◆ Gegeven tekst:
Met de suggestie speciale counselors op te leiden om patiënten bij keuzen te begeleiden hebben wij niet bedoeld dat alle patiënten door deze counselors gezien zouden moeten worden, vandaar dat ook uitdrukkelijk het verbreiden van kennis genoemd is en het individueel voorlichten door de eigen huisarts, verloskundige of gynaecoloog. Wel is het zo dat de toename in mogelijkheden voor prenatale diagnostiek en screening een belangrijke voorlichtingsinspanning zal vragen. Deze vraag houdt geen gelijke tred met het aantal opgeleide gynaecologen en klinisch genetici. Aan deze voorlichting en begeleiding zitten ook veel aspecten die niet per se door een gynaecoloog of klinisch geneticus gedaan hoeven te worden. In Angelsaksische landen functioneren reeds enige jaren genetische assistenten. In Nederland worden voorbereidende stappen gedaan. Voor patiënten voor wie de keuze tussen niets doen, serumscreening, vlokkentest of vruchtwaterpunctie erg complex is, kan het inschakelen van een dergelijk genetisch assistent nuttig zijn. Ook kan het in centra waar de vraag naar serumscreening erg groot is vanuit het oogpunt kwaliteit van voorlichting en vanuit financieel-economisch oogpunt verstandiger zijn voor deze voorlichting een genetisch assistent in te schakelen dan een gynaecoloog. In ieder geval zal de aanbieder van serumscreening gemotiveerd moeten zijn om tijd uit te trekken voor informatieoverdracht, die niet altijd eenvoudig is. Met die motivatie valt of staat inderdaad de serumscreening.

◆ Aangeleverd materiaal:
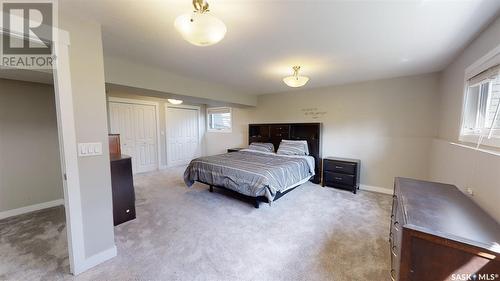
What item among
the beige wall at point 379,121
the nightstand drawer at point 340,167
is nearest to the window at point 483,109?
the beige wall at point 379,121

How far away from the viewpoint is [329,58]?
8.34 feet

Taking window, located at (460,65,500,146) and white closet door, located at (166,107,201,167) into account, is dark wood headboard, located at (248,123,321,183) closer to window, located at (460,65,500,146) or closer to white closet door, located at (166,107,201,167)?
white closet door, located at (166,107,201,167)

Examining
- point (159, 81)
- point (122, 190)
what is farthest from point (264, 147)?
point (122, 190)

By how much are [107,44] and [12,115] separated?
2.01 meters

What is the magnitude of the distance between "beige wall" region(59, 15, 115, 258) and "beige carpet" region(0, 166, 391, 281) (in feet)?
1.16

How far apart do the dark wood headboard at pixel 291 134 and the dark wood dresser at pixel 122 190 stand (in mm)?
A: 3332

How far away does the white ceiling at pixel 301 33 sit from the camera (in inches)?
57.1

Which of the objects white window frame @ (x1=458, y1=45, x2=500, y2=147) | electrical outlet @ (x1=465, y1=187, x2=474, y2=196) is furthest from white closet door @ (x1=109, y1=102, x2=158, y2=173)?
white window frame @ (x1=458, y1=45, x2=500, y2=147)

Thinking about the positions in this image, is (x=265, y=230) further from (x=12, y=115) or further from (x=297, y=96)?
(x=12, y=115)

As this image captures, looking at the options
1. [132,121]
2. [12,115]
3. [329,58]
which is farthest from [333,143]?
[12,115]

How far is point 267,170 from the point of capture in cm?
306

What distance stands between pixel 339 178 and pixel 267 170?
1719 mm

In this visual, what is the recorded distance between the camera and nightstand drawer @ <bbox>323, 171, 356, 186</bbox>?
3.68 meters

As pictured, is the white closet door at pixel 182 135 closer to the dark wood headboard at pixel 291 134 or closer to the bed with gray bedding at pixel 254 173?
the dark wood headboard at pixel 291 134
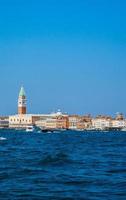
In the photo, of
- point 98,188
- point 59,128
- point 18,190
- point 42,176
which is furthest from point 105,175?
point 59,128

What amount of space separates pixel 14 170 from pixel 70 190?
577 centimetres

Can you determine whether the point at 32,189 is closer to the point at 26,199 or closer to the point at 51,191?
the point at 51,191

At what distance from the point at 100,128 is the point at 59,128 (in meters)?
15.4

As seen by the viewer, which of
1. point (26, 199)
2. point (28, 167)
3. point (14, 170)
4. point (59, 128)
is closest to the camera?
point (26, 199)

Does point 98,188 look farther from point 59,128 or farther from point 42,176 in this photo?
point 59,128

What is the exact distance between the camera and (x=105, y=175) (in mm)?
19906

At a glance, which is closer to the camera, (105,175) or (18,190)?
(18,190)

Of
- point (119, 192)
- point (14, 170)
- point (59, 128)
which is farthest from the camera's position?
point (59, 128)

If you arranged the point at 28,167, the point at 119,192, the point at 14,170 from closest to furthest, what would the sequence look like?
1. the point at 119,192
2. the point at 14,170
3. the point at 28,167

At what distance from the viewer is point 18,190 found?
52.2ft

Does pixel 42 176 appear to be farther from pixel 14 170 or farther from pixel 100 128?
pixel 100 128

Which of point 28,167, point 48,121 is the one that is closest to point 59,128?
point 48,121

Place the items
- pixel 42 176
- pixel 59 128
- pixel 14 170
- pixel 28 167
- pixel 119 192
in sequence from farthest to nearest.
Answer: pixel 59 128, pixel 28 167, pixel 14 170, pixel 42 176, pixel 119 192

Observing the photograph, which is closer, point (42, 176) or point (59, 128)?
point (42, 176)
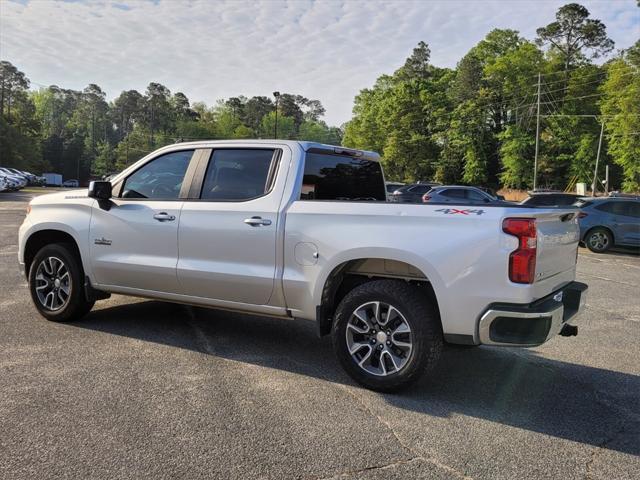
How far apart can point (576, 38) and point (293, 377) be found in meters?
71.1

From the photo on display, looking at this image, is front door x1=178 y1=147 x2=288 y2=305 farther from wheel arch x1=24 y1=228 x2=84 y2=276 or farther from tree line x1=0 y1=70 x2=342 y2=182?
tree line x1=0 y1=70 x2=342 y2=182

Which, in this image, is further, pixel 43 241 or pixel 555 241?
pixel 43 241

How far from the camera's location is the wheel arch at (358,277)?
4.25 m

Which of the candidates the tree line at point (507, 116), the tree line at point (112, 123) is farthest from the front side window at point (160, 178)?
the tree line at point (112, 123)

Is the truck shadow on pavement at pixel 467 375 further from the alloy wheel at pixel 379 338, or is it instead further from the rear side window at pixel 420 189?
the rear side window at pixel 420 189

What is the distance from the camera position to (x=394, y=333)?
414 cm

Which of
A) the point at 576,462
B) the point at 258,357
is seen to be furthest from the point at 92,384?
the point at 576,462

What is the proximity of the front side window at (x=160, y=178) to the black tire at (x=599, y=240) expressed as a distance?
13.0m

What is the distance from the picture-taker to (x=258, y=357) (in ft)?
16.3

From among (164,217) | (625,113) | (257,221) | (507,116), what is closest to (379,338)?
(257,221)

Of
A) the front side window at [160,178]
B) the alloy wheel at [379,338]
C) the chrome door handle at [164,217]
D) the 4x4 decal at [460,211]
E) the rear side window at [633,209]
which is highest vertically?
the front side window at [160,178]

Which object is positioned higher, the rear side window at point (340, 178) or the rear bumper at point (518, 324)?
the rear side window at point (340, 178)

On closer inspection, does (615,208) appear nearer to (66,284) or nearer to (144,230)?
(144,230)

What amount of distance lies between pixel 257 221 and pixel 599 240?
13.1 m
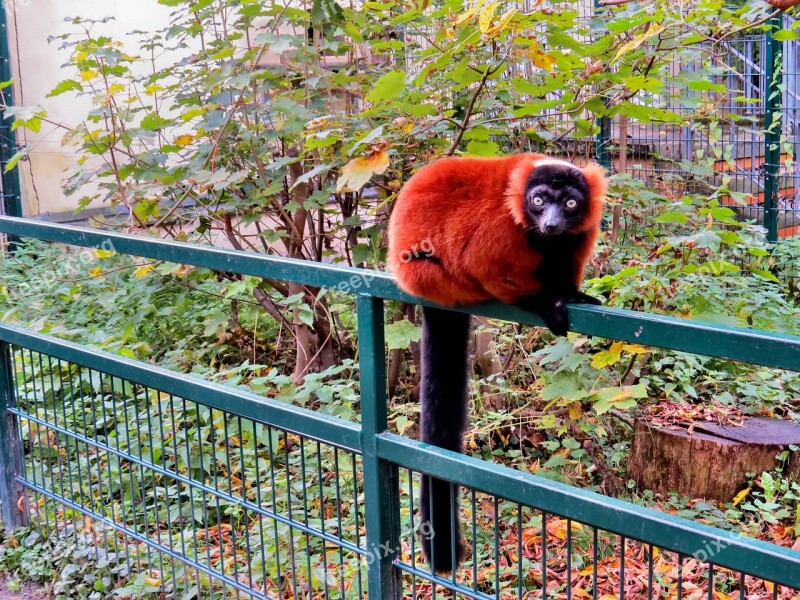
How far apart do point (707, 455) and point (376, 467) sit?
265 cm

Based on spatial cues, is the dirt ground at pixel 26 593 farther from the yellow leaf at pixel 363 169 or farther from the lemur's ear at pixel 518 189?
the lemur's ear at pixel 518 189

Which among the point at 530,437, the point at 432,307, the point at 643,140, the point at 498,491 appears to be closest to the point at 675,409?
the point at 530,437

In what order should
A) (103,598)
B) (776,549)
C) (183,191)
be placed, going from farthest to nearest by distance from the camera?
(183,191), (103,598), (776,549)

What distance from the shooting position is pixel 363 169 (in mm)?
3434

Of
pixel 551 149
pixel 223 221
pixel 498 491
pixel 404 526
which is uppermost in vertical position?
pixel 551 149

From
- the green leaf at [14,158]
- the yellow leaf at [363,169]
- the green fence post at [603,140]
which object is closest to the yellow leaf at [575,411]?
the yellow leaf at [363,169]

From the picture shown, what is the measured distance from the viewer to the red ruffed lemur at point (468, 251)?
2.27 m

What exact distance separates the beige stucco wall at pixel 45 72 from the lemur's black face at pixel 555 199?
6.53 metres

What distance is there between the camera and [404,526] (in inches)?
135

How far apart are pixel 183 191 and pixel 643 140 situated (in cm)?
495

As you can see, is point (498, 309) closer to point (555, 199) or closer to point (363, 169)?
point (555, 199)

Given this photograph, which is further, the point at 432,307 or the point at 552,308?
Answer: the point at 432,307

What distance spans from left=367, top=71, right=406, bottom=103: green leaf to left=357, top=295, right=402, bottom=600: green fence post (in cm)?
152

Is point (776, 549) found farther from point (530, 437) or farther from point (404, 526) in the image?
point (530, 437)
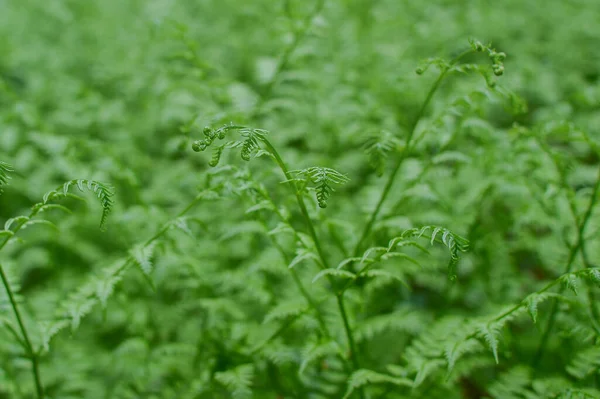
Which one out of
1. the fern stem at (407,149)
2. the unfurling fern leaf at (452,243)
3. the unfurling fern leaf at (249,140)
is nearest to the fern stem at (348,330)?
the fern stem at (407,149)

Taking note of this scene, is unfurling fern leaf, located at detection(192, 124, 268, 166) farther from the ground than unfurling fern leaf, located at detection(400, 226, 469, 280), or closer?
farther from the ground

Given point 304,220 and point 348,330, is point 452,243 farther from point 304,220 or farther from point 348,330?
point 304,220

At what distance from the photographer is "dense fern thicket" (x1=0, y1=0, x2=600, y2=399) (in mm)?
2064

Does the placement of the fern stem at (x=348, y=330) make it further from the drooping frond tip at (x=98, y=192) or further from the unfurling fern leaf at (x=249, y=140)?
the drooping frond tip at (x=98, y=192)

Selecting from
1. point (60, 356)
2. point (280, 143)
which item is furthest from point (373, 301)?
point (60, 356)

◆ Opdrachten:
**A.** Noem alle mogelijkheden waartussen patiënten volgens de tekst over prenatale voorlichting kunnen kiezen.
**B.** Zet de tekst over prenatale voorlichting voort vanaf de laatste zin.

◆ Uitwerkingen:
**A.** niets doen, serumscreening, vlokkentest, vruchtwaterpunctie

**B.**
Het pleidooi van Kleiverda ondersteunen wij. Aanbevelen van universele screening van alle zwangeren is geenszins ons doel geweest. Wel hebben wij gepoogd te inventariseren waar de lacunes zitten die opgevuld moeten worden vooraleer wij hier in Nederland een onderbouwde discussie over kunnen hebben. Dat er voor serumscreening een plaats is, lijdt voor ons geen twijfel. De vraag is echter op welke wijze wij hier in Nederland het beste mee om kunnen gaan.
Verder willen wij opmerken dat er een wezenlijk onderscheid is tussen vrouwen die enkel wegens hun leeftijd een verhoogd risico hebben en vrouwen die dat hebben wegens hun familieanamnese. In het eerste geval gaat het om een grote groep patiënten met een risico op Down-syndroom van maximaal 0,5-1,5% (36-40 jaar). In het tweede geval praat men over een veel kleinere groep met risico's op een kind met een ernstige aandoening die in de orde van grootte van 10-50% kunnen liggen. Voor deze laatste groep zal serumscreening nooit een alternatief zijn, voor de eerste groep is het dat in toenemende mate. Ook de ‘leeftijdsstrategie’ beoogt zoveel mogelijk kinderen met Down-syndroom op te sporen bij ouders die dat wensen.
Een mogelijke afnemende maatschappelijke tolerantie ten opzichte van ouders en gehandicapten die ‘door eigen schuld’ geboren worden, waartegen Kleiverda waarschuwt, baart ons ook zorgen. Dit hebben wij duidelijk aan het eind van ons artikel verwoord door met instemming te verwijzen naar het rapport van de Gezondheidsraad-commissie.3
Centraal Bureau voor de Statistiek (CBS). Maandstatistiek bevolking. Vol 42 no 94/8. Voorburg/Heerlen: CBS, 1994.
Morssink LP, Kornman LH, Beekhuis JR, Wolf BTHM de, Mantingh A. Abnormal levels of maternal serum human chorionic gonadotropin and alpha-fetoprotein in the second trimester: relation to fetal weight and preterm delivery. Prenat Diagn 1995;15:1041-6.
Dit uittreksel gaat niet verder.